**Your task**
Every record below must be written out exactly. Leave out the pictures.

----

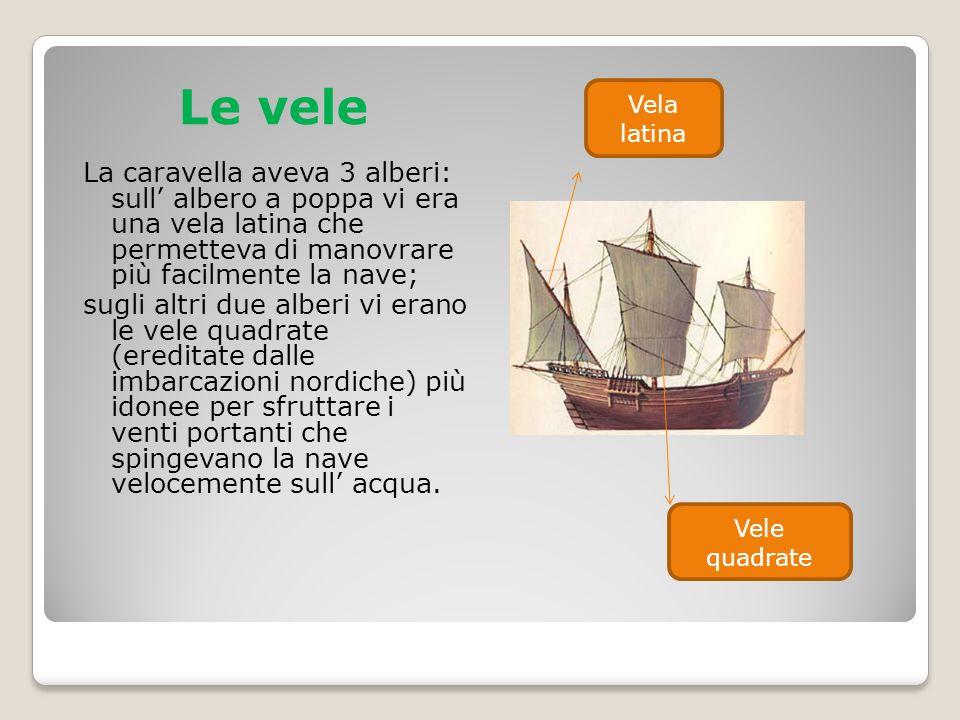 Le vele Vela latina.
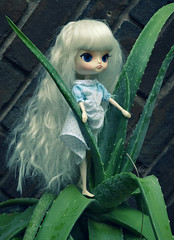 Opal Aloe (Ceci  Cuteness) Tags: cactus baby plant cute girl rain miniature succulent doll stock barbie dal planning jungle jp kawaii tropical groove pullip opal jun milch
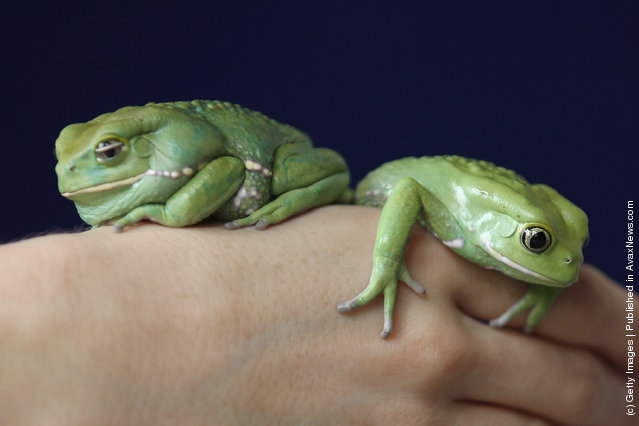 Waxy Tree Frogs rests on a zookeeper's hand during a photocall to promote London Zoo's annual stock take of animals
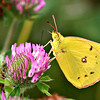 Clouded Sulfur<br /> By Kelly<br /> Native Ohio Animals Category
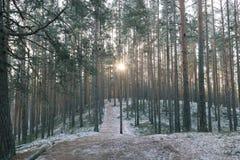 Tolkuse bog, Estonia Royalty Free Stock Photo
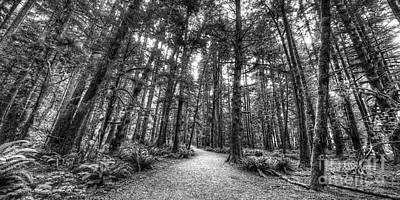 Olympic National Park Photograph - Path To Sol Duc Falls by Twenty Two North Photography
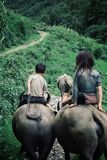 Kids riding water buffaloes in the mountains royalty free stock photography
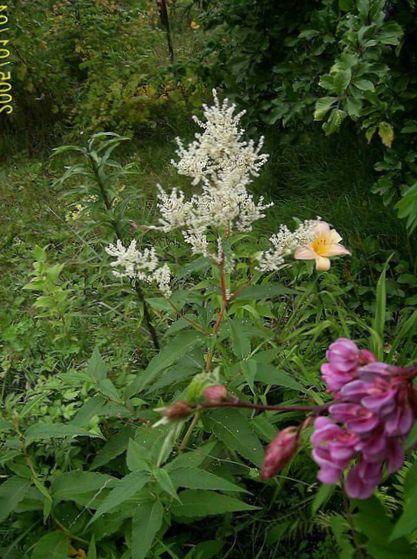 Giant fleeceflower white fleece flower white dragon polygonum photo giant fleeceflower white fleece flower white dragon polygonum alpinum persicaria polymorpha mightylinksfo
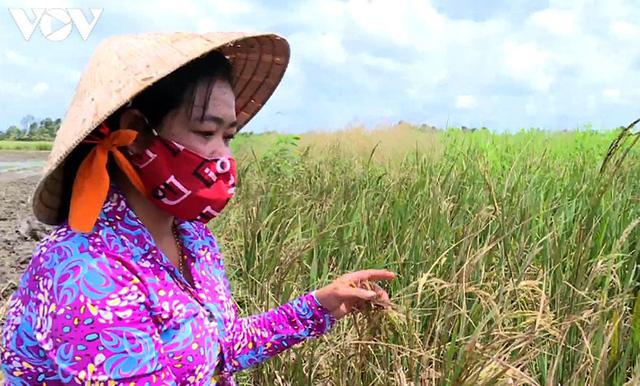 """Nông dân Trà Vinh """"hụt"""" thu vì lỡ nhận đặt cọc trước vụ lúa Hè thu - Ảnh 2."""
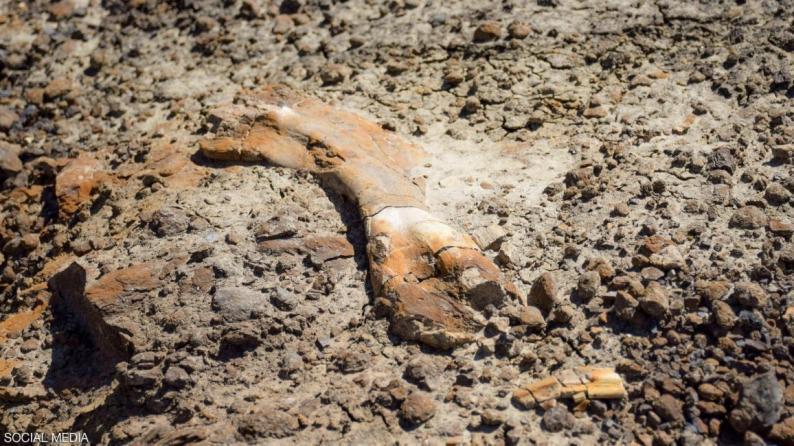 صبي يكتشف حفريات ديناصور عمره 69 مليون عاما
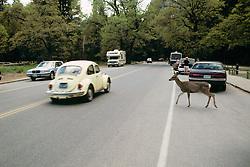 Black-tailed Deer Crossing Road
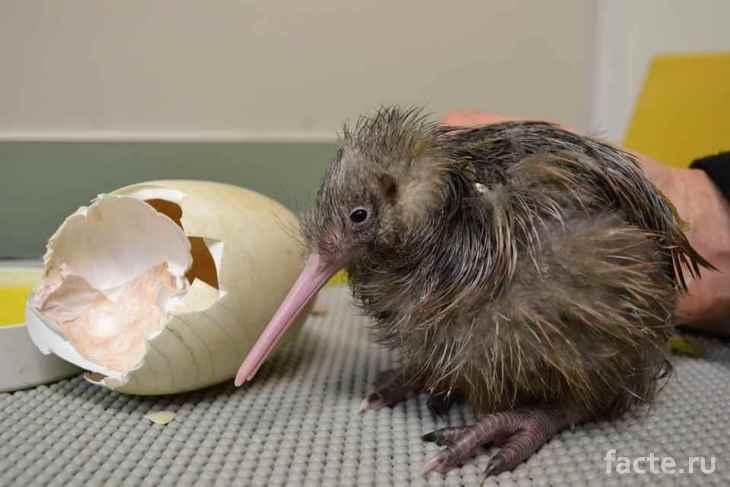 Птица киви и скорлупка от яйца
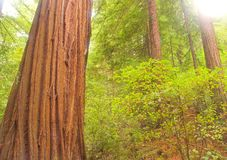 Die Schönheit eines Küstenrotholz-Waldes Lizenzfreies Stockfoto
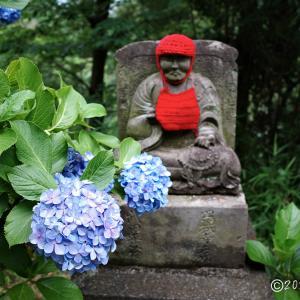 高幡不動尊 ~紫陽花の咲く山内八十八ヶ所巡り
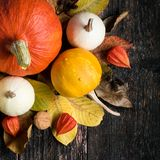 Autumn Harvest and Holiday still life. Happy Thanksgiving Background. Selection of various pumpkins on dark wooden background. Autumn vegetables and seasonal stock images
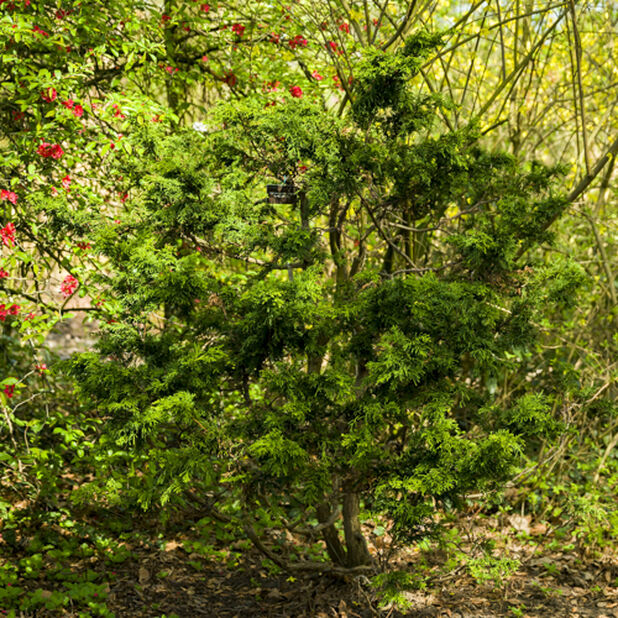 Solsypress 'Lycopodioides' , Ø26 cm, Grønn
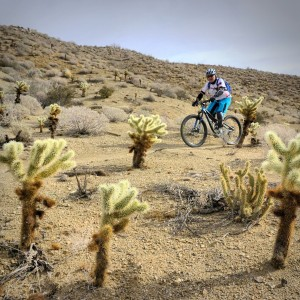 A classic long-distance desert ride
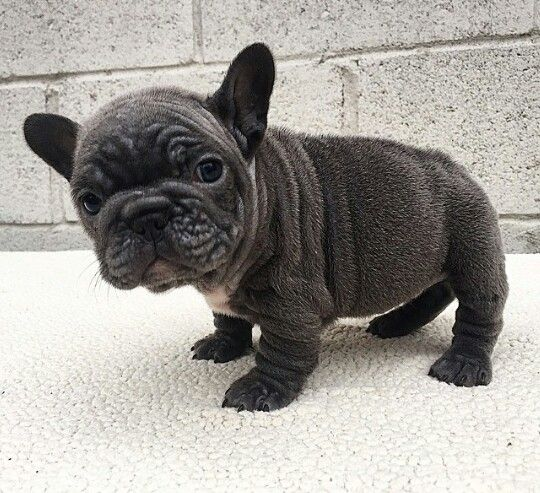 Frenchie Pup From Pitfall Kennel French Bulldog Puppies Bulldog Puppies French Bulldog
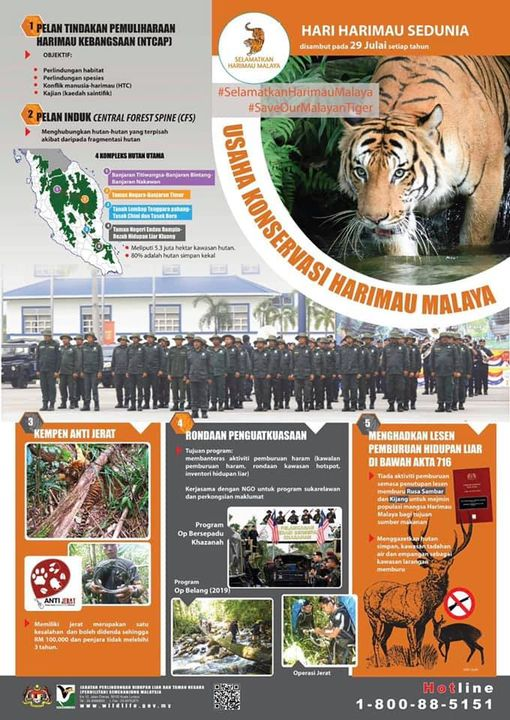 [kempen Selamatkan Harimau Malaya: Usaha Konservasi]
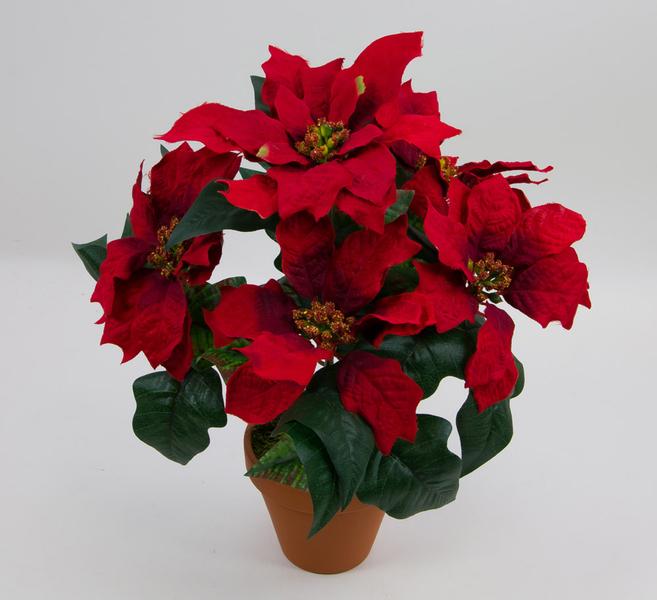 weihnachtsstern im topf 36cm rot pf k nstlicher weihnachtsstern poinsettie kunstblumen. Black Bedroom Furniture Sets. Home Design Ideas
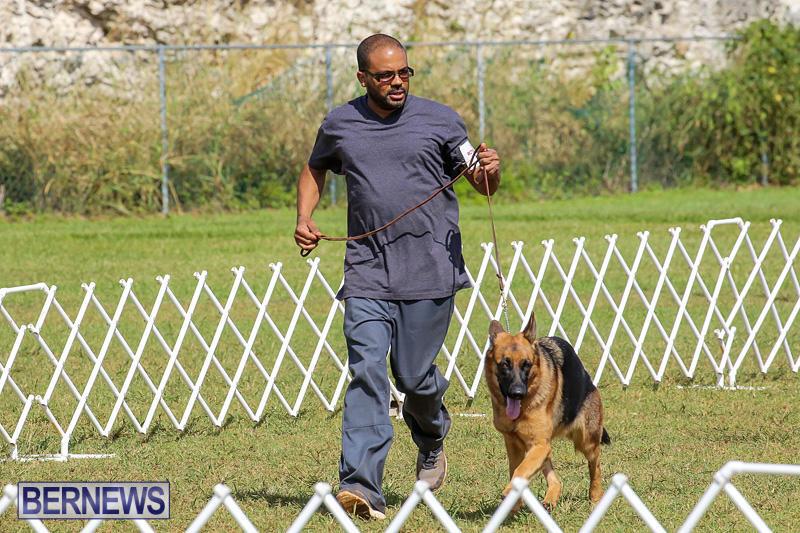 Bermuda-Kennel-Club-Dog-Show-October-23-2016-171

----

**Response to the task**
 Le vele Vela latina.
 Opal Aloe (Ceci  Cuteness) Tags: cactus baby plant cute girl rain miniature succulent doll stock barbie dal planning jungle jp kawaii tropical groove pullip opal jun milch
 Waxy Tree Frogs rests on a zookeeper's hand during a photocall to promote London Zoo's annual stock take of animals
 Clouded Sulfur<br /> By Kelly<br /> Native Ohio Animals Category
 Tolkuse bog, Estonia Royalty Free Stock Photo
 Olympic National Park Photograph - Path To Sol Duc Falls by Twenty Two North Photography
 Kids riding water buffaloes in the mountains royalty free stock photography
 Giant fleeceflower white fleece flower white dragon polygonum photo giant fleeceflower white fleece flower white dragon polygonum alpinum persicaria polymorpha mightylinksfo
 """Nông dân Trà Vinh """"hụt"""" thu vì lỡ nhận đặt cọc trước vụ lúa Hè thu - Ảnh 2."""
 صبي يكتشف حفريات ديناصور عمره 69 مليون عاما
 Black-tailed Deer Crossing Road
 Птица киви и скорлупка от яйца
 Die Schönheit eines Küstenrotholz-Waldes Lizenzfreies Stockfoto
 高幡不動尊 ~紫陽花の咲く山内八十八ヶ所巡り
 Autumn Harvest and Holiday still life. Happy Thanksgiving Background. Selection of various pumpkins on dark wooden background. Autumn vegetables and seasonal stock images
 Solsypress 'Lycopodioides' , Ø26 cm, Grønn
 A classic long-distance desert ride
 Frenchie Pup From Pitfall Kennel French Bulldog Puppies Bulldog Puppies French Bulldog
 [kempen Selamatkan Harimau Malaya: Usaha Konservasi]
 weihnachtsstern im topf 36cm rot pf k nstlicher weihnachtsstern poinsettie kunstblumen. Black Bedroom Furniture Sets. Home Design Ideas
 Bermuda-Kennel-Club-Dog-Show-October-23-2016-171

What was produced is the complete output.